■ **Data provided**
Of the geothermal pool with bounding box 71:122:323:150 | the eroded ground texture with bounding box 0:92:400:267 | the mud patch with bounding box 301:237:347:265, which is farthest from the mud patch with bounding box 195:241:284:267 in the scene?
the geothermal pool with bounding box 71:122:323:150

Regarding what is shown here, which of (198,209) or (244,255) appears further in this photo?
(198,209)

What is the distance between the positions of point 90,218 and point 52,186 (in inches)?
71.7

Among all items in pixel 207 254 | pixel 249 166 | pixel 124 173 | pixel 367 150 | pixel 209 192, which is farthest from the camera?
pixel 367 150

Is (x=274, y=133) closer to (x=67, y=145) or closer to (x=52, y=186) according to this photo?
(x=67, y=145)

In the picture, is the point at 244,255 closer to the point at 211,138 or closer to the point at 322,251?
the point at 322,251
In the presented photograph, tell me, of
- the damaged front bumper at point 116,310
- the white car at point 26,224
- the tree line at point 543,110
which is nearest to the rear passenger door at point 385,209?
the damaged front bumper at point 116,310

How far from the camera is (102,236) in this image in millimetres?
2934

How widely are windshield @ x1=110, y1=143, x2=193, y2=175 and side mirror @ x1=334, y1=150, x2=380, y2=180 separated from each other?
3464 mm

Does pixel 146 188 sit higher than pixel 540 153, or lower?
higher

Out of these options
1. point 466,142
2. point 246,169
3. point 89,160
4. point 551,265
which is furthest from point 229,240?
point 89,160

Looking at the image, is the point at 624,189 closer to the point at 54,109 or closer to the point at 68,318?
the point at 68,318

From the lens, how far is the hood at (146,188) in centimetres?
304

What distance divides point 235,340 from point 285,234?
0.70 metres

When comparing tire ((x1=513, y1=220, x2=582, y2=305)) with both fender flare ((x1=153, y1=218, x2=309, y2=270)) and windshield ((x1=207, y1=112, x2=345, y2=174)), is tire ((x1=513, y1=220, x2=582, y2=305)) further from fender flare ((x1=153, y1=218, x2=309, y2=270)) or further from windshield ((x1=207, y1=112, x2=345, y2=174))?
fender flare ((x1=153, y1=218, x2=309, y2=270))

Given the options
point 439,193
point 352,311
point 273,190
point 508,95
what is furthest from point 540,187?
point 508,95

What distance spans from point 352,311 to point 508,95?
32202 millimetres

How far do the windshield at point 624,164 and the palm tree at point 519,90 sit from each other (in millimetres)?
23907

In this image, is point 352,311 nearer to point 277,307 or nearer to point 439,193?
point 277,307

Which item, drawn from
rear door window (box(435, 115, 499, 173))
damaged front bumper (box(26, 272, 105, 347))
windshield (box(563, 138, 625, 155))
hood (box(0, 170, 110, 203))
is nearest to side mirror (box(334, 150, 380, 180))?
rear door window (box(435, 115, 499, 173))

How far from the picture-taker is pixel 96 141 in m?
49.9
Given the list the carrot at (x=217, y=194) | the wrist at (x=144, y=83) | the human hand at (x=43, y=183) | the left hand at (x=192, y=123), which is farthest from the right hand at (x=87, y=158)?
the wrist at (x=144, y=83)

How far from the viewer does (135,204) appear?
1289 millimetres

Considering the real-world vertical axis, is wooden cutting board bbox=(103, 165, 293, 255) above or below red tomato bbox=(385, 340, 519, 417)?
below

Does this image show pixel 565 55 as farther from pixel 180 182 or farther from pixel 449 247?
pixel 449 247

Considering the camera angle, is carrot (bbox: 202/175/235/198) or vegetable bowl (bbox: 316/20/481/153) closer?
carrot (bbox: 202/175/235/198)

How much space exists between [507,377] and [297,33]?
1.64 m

■ **Brief**
Copy out the rows between the lines holding "Looking at the" and "0.70 metres", inclusive, with no changes.

■ **Task result**
Looking at the image, is the point at 624,189 closer to the point at 54,109 or closer to the point at 68,318?
the point at 68,318

From the lens, how far is the hood at (146,188) in centimetres?
304

What distance divides point 235,340 from point 285,234?
0.70 metres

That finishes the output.